- **Task directions**
Reproduce everything from the line containing "What is the measurable" down to the line containing "18.5 metres", substituting "building roof" for "house roof" and leaving all else unchanged. Leave the pictures out of the answer.

- **Supplied material**
------------------------------------

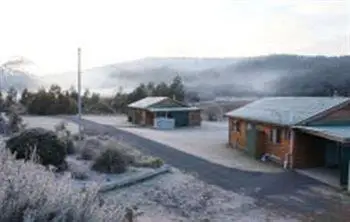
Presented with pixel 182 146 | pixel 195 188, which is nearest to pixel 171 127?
pixel 182 146

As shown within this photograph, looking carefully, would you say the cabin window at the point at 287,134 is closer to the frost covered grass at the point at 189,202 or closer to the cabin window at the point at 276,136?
the cabin window at the point at 276,136

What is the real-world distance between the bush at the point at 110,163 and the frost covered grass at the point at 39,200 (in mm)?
11785

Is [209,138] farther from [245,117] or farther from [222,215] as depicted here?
[222,215]

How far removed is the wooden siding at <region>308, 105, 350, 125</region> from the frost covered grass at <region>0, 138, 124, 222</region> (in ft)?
55.9

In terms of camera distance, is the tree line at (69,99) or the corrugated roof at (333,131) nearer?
the corrugated roof at (333,131)

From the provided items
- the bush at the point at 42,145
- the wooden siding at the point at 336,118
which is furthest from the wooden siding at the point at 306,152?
the bush at the point at 42,145

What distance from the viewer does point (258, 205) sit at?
14117 mm

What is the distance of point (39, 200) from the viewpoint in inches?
171

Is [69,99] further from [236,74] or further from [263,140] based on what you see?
[236,74]

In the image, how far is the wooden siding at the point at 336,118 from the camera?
20734 millimetres

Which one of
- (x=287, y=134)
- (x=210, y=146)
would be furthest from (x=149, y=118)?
(x=287, y=134)

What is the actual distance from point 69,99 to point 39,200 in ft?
175

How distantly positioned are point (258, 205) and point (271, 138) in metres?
9.02

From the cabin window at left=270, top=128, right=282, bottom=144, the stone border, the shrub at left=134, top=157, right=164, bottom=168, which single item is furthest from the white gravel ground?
the stone border
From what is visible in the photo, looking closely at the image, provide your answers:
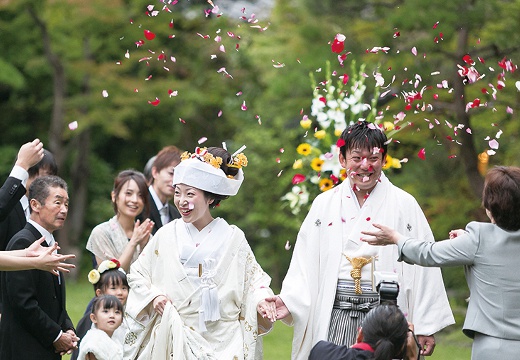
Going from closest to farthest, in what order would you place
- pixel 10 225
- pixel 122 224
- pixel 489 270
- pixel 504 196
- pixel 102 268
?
pixel 504 196
pixel 489 270
pixel 10 225
pixel 102 268
pixel 122 224

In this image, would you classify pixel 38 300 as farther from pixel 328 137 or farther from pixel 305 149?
pixel 328 137

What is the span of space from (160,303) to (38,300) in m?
0.83

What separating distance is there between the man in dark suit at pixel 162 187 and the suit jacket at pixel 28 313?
62.7 inches

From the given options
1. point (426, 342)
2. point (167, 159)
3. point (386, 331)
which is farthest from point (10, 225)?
point (386, 331)

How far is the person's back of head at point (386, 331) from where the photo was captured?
4.35 metres

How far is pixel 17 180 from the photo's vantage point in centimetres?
559

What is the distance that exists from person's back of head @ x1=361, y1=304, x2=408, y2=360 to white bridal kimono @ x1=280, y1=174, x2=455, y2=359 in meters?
1.23

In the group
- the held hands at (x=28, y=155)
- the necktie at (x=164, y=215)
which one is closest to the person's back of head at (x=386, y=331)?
the held hands at (x=28, y=155)

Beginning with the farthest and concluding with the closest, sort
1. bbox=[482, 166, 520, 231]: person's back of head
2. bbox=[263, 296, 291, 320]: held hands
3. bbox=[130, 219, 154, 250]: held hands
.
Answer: bbox=[130, 219, 154, 250]: held hands
bbox=[263, 296, 291, 320]: held hands
bbox=[482, 166, 520, 231]: person's back of head

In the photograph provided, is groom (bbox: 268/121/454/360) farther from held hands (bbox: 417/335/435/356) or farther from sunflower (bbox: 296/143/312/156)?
sunflower (bbox: 296/143/312/156)

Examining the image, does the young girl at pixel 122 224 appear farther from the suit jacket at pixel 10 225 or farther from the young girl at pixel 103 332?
the suit jacket at pixel 10 225

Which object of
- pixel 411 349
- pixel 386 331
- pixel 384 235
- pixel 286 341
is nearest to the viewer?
pixel 386 331

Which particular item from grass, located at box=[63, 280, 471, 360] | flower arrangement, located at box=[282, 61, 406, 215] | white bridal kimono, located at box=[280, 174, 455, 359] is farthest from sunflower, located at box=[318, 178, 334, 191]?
grass, located at box=[63, 280, 471, 360]

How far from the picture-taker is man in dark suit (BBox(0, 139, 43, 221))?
5.50m
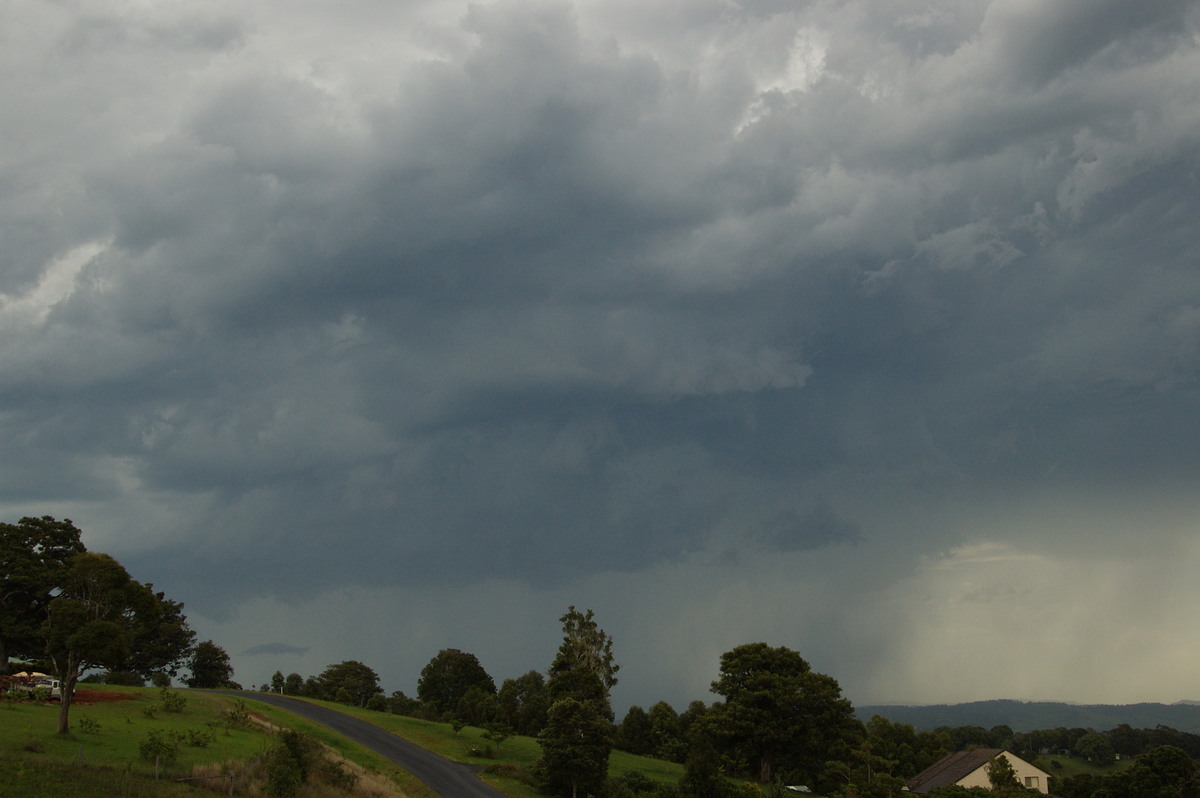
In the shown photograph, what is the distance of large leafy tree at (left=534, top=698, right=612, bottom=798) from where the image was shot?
2367 inches

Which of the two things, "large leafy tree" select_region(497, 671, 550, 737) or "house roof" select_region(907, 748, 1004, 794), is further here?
"large leafy tree" select_region(497, 671, 550, 737)

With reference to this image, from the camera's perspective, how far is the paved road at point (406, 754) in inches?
2297

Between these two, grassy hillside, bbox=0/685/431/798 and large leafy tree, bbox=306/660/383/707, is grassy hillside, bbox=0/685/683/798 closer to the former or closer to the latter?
grassy hillside, bbox=0/685/431/798

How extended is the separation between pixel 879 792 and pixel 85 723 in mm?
64062

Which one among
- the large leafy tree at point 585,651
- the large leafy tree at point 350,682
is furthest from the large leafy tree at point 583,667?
the large leafy tree at point 350,682

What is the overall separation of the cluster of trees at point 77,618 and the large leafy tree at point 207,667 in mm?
134

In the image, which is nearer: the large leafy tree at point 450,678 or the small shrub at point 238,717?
the small shrub at point 238,717

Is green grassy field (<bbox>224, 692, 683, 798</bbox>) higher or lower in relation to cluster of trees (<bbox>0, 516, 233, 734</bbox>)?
lower

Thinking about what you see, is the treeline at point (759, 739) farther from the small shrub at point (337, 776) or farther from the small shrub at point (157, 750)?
the small shrub at point (157, 750)

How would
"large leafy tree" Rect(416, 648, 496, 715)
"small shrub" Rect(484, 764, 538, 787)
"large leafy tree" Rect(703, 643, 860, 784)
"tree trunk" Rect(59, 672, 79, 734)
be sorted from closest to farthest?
"tree trunk" Rect(59, 672, 79, 734)
"small shrub" Rect(484, 764, 538, 787)
"large leafy tree" Rect(703, 643, 860, 784)
"large leafy tree" Rect(416, 648, 496, 715)

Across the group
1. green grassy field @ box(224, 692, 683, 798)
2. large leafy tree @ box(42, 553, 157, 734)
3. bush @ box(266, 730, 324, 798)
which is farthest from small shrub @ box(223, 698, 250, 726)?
bush @ box(266, 730, 324, 798)

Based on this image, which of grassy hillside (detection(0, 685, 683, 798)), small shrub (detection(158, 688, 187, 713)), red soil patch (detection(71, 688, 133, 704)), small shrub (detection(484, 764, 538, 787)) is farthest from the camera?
small shrub (detection(484, 764, 538, 787))

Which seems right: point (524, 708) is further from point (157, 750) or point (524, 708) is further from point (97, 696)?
point (157, 750)

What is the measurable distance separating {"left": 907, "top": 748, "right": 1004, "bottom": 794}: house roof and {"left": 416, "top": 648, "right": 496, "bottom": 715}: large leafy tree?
62.4m
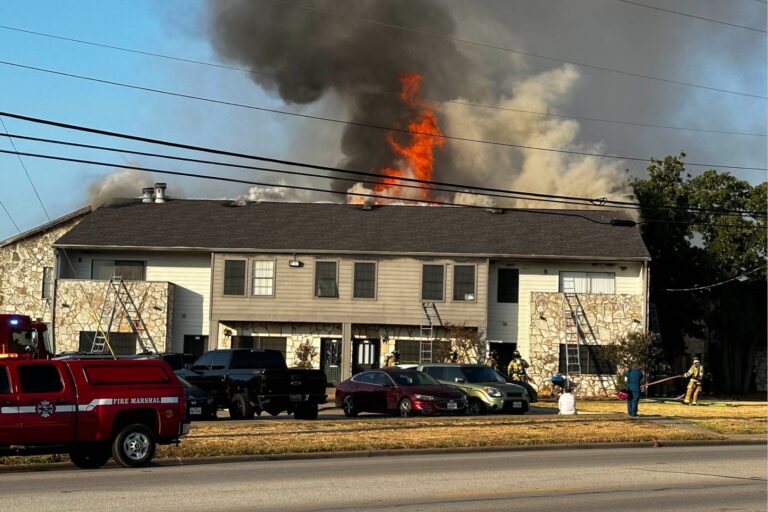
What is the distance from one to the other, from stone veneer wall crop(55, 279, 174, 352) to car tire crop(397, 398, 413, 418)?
18.5 metres

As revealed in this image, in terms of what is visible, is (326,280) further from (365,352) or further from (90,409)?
(90,409)

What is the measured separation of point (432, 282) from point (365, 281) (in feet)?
8.77

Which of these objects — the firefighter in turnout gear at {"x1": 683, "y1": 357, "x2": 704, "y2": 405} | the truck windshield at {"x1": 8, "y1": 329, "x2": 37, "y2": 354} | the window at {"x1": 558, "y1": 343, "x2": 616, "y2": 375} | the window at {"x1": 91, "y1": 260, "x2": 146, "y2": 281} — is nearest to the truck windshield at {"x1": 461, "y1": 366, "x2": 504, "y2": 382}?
the firefighter in turnout gear at {"x1": 683, "y1": 357, "x2": 704, "y2": 405}

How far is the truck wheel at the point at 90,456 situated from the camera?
58.4ft

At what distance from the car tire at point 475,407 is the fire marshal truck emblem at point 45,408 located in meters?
15.6

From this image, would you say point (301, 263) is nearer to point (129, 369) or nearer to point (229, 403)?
point (229, 403)

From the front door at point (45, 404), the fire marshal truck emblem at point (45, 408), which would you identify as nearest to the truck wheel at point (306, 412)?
the front door at point (45, 404)

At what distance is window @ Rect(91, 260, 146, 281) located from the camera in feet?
154

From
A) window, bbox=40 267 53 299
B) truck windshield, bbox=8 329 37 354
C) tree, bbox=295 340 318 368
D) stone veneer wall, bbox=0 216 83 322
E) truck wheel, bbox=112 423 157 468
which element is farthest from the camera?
window, bbox=40 267 53 299

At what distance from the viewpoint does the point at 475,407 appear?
1222 inches

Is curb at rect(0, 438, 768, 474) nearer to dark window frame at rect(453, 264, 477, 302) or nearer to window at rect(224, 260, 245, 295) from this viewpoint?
dark window frame at rect(453, 264, 477, 302)

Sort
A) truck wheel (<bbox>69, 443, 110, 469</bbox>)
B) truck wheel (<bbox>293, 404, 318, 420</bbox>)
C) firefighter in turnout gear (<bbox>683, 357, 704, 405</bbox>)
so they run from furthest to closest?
1. firefighter in turnout gear (<bbox>683, 357, 704, 405</bbox>)
2. truck wheel (<bbox>293, 404, 318, 420</bbox>)
3. truck wheel (<bbox>69, 443, 110, 469</bbox>)

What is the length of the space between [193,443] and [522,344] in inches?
1041

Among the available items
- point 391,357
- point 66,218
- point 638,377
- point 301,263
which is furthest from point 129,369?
point 66,218
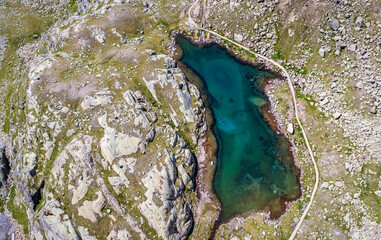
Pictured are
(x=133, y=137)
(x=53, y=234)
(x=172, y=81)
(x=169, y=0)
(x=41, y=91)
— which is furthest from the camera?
(x=169, y=0)

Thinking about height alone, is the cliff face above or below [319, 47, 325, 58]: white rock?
Answer: below

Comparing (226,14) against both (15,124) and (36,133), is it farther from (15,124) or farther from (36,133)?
(15,124)

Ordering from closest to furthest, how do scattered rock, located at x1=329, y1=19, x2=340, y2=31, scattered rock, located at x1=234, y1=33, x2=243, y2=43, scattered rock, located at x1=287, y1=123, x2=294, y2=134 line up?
scattered rock, located at x1=287, y1=123, x2=294, y2=134 < scattered rock, located at x1=329, y1=19, x2=340, y2=31 < scattered rock, located at x1=234, y1=33, x2=243, y2=43

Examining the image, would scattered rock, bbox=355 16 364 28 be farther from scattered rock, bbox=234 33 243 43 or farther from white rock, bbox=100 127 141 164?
white rock, bbox=100 127 141 164

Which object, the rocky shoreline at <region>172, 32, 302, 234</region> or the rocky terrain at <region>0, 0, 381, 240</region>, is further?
the rocky shoreline at <region>172, 32, 302, 234</region>

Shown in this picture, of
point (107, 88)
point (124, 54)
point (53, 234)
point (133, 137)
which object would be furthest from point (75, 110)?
point (53, 234)

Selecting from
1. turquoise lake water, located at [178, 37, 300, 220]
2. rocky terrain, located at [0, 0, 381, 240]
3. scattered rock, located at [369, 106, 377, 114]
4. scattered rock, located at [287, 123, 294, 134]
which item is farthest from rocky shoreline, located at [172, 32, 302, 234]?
scattered rock, located at [369, 106, 377, 114]
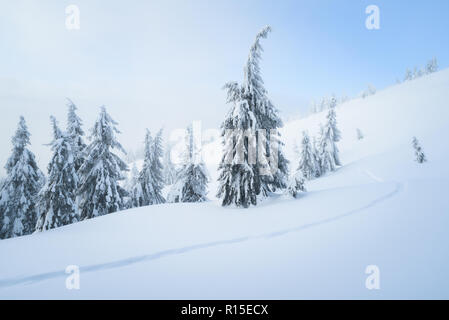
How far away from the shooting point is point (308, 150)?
38562 millimetres

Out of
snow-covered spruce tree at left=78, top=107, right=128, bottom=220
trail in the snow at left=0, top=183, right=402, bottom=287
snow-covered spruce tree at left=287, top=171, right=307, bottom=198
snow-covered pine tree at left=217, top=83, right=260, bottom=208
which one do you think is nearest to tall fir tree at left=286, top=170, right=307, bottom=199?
snow-covered spruce tree at left=287, top=171, right=307, bottom=198

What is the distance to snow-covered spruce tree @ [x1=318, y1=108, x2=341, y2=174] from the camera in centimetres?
3903

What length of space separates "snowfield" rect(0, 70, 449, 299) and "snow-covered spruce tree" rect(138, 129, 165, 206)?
11026 mm

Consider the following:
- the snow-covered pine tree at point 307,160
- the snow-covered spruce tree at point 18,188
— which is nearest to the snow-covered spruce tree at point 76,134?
the snow-covered spruce tree at point 18,188

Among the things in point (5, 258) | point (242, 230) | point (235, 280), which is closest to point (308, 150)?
point (242, 230)

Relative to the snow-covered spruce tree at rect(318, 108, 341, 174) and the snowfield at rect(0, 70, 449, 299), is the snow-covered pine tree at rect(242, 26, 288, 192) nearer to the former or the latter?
the snowfield at rect(0, 70, 449, 299)

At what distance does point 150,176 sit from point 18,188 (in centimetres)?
1106

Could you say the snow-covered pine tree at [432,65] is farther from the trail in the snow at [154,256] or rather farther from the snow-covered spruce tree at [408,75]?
the trail in the snow at [154,256]

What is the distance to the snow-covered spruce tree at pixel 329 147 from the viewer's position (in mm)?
39031

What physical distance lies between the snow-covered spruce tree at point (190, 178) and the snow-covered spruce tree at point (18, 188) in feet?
40.4

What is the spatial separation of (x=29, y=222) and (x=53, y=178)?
287 inches

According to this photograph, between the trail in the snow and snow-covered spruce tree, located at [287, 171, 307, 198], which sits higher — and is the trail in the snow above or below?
below

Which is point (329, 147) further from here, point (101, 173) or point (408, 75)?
point (408, 75)
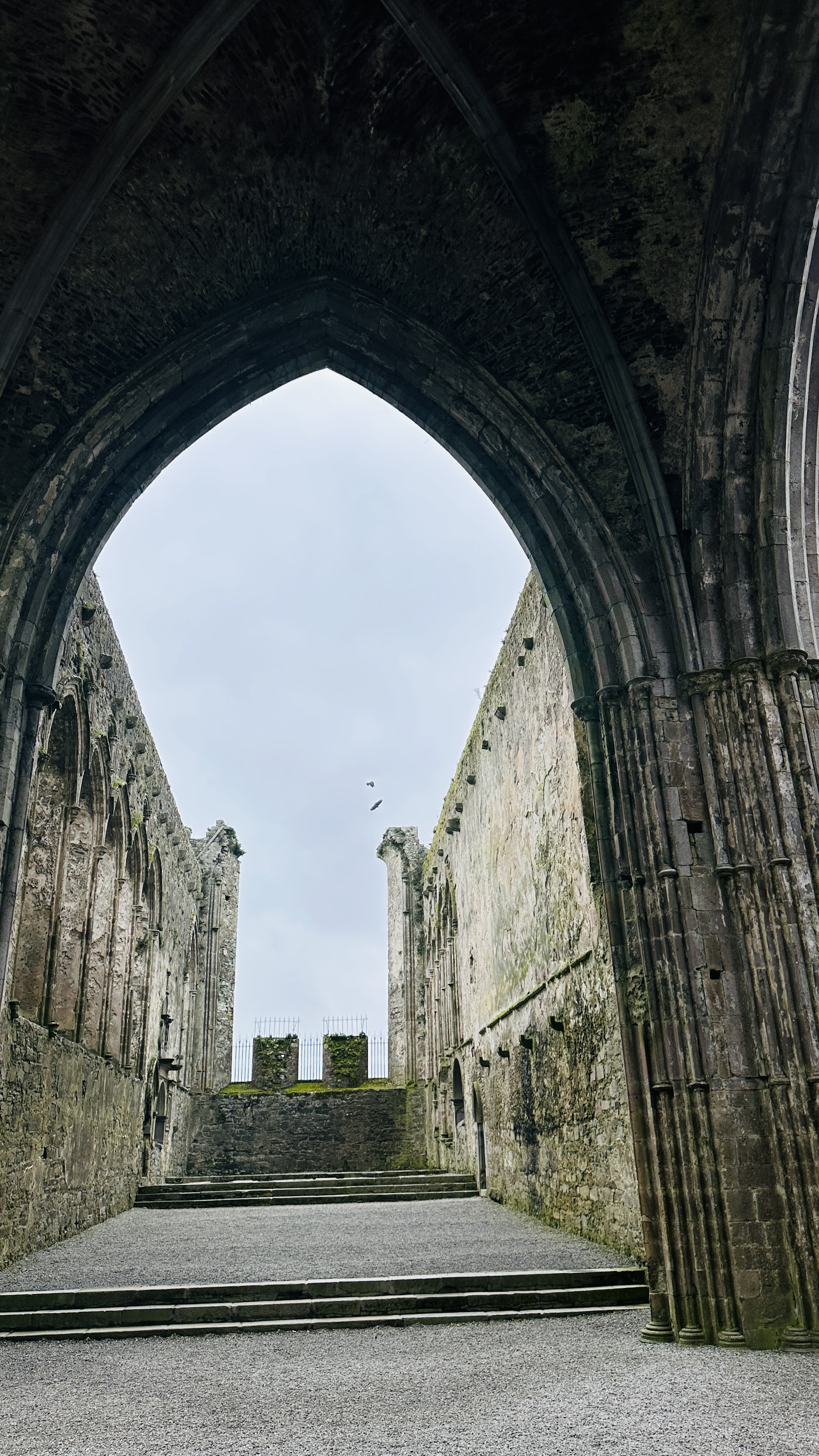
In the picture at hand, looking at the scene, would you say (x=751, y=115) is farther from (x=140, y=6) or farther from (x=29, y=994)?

------------------------------------

- **Exercise result**
What is the measurable distance separating {"left": 907, "top": 748, "right": 1004, "bottom": 794}: building roof and {"left": 416, "top": 648, "right": 496, "bottom": 715}: large leafy tree?
62.4m
What is the distance from one to the other, from stone veneer wall crop(55, 279, 174, 352) to car tire crop(397, 398, 413, 418)?
18.5 metres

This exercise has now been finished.